TAPPING THE POWER OF COMMUNITIES

Going net zero one building at a time is a commendable goal, but as we’ve already begun to discuss, not without challenges, including accounting, the role of the utility, the potential for overbuild (sizing a single building’s renewable generation to cover its peak load), and practical challenges unique to particular buildings.

Enter the biggest growing trend for net-zero energy planning and design: net-zero districts, campuses, and even entire communities.

Applying net-zero energy at a district or community level has several advantages. For instance, multi-building systems offer opportunities for taking advantage of diverse load shapes, heat requirements, and opportunities for renewable energy production. Just as automakers can meld many models’ fuel economies into a fleet average, so too can net-zero districts and communities achieve net-zero status in aggregate even though some individual buildings may do better or worse.

So far, the nation’s largest planned community designed to reach net-zero energy is West Village, a mixed-use campus neighborhood at the University of California, Davis. It’s designed to ultimately house 3,000 students along with 500 staff and faculty families. The first phase is complete and has been occupied for more than a year, achieving 87 percent electrical self-sufficiency. Higher-than-expected demand from plug loads in some of the apartments, together with glitches in heat-pump water heater operations, accounted for the shortfall in meeting the net-zero goal in the first year, but West Village’s managers are confident that they will do it. Even the results to date are inspirational.

Such larger-scale net-zero efforts are taking place at RMI as well. Our collaboration with energy service company Ameresco and Arizona State University is aiming to propel the nation’s largest university to a net-zero carbon footprint—a tougher standard than net-zero energy—by 2025. It’s the most aggressive large campus project in the country. Meanwhile, the city of Fort Collins, Colorado, also with help from RMI, has undertaken the development of FortZED, a zero-energy district encompassing much of the city’s downtown business district and the Colorado State University campus.

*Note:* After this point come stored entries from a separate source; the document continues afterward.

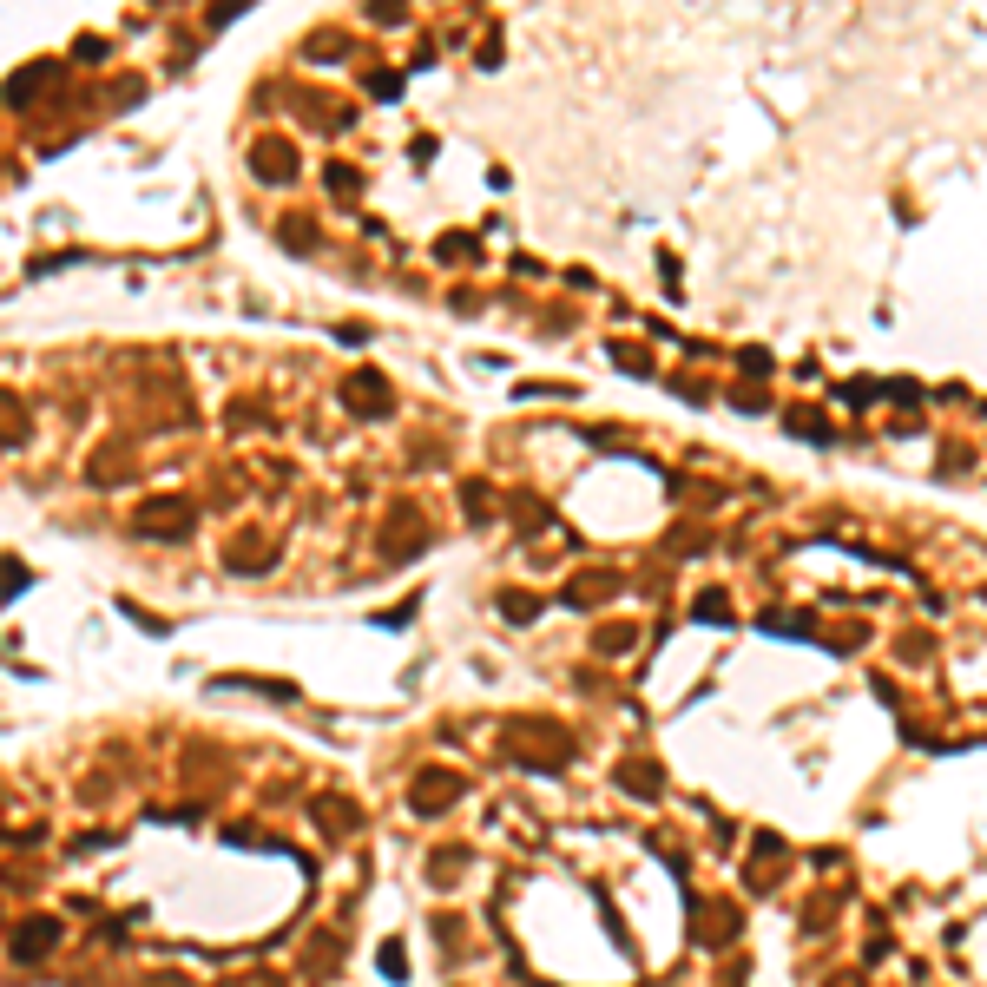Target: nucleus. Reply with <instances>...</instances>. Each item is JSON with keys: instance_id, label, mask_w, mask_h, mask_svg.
Instances as JSON below:
<instances>
[{"instance_id": "nucleus-1", "label": "nucleus", "mask_w": 987, "mask_h": 987, "mask_svg": "<svg viewBox=\"0 0 987 987\" xmlns=\"http://www.w3.org/2000/svg\"><path fill=\"white\" fill-rule=\"evenodd\" d=\"M53 941H60L53 922H27V928H14V955H27V948H53Z\"/></svg>"}, {"instance_id": "nucleus-2", "label": "nucleus", "mask_w": 987, "mask_h": 987, "mask_svg": "<svg viewBox=\"0 0 987 987\" xmlns=\"http://www.w3.org/2000/svg\"><path fill=\"white\" fill-rule=\"evenodd\" d=\"M441 803H455V777L441 784V777H422V790H415V810H441Z\"/></svg>"}]
</instances>
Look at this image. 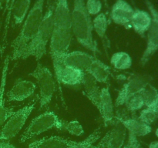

MAKING NET-ZERO COMMUNITIES A REALITY

While the promise of net-zero communities is alluring, challenges remain. It may be easier in theory to design a net-zero district or community than to try to meet such a standard for each building individually, but it’s not always possible. Existing electric utility regulations, for example, typically forbid neighbors from exchanging energy among themselves, blocking integrated community microgrid solutions that could offer a net-zero pathway.

Yet RMI’s Electricity Innovation Lab (e-Lab) is working on that problem and others. In the end, opening the door to net-zero-energy communities could be a powerful way to enable the transition to a cleaner and more secure energy future.